É nesse terceiro espaço, entre o palco e a plateia, "onde as forças da performance colidem, ressoam ou se entrelaçam com as forças de cada pessoa presente que, para Marlene Monteiro Freitas, a dança acontece", num "acontecimento irrepetível, enraizado nas intensidades do aqui e agora", considera a doutorada em Estudos de Cultura, também arquiteta e docente na Escola das Artes da Universidade Católica Portuguesa.

Publicado pela Dafne Editora, o livro terá uma versão em inglês lançada em simultâneo pela Lenz Press, ampliando a circulação internacional de um estudo que se apresenta como referência para compreender a "força transformadora" da obra de Marlene Monteiro Freitas.
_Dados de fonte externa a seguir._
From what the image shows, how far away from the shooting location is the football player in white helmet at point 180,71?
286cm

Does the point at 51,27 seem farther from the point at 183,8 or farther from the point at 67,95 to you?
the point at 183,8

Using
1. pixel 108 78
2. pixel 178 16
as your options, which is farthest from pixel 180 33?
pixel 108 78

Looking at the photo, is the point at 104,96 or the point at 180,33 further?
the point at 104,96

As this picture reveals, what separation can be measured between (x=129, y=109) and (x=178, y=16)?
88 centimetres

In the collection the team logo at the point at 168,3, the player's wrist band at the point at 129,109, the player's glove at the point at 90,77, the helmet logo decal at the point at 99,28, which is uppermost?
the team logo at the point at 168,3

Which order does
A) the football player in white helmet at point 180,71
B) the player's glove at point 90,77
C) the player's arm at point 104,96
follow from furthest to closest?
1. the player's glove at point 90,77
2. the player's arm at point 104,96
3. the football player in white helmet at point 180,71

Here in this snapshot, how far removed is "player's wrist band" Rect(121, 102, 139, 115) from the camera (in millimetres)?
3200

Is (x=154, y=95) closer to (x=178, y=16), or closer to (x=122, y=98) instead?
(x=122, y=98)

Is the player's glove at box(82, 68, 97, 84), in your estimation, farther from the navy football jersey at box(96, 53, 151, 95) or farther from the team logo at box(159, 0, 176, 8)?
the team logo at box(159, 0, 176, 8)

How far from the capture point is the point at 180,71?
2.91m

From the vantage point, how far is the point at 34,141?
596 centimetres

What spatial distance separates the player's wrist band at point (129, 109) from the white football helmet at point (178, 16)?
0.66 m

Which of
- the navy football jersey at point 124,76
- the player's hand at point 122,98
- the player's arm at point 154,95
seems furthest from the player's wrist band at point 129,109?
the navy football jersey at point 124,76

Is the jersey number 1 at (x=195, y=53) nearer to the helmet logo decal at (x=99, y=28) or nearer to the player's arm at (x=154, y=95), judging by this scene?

Em ambas as datas, os lançamentos vão acontecer após a estreia naquelas cidades da nova criação da coreógrafa cabo-verdiana, "Nôt", sendo que o lançamento em Lisboa contará com a presença da autora, de Marlene Monteiro Freitas e da professora Gabriele Brandstetter, prefaciadora do livro, especialista em estudos de teatro e dança da Universidade Livre de Berlim, na Alemanha.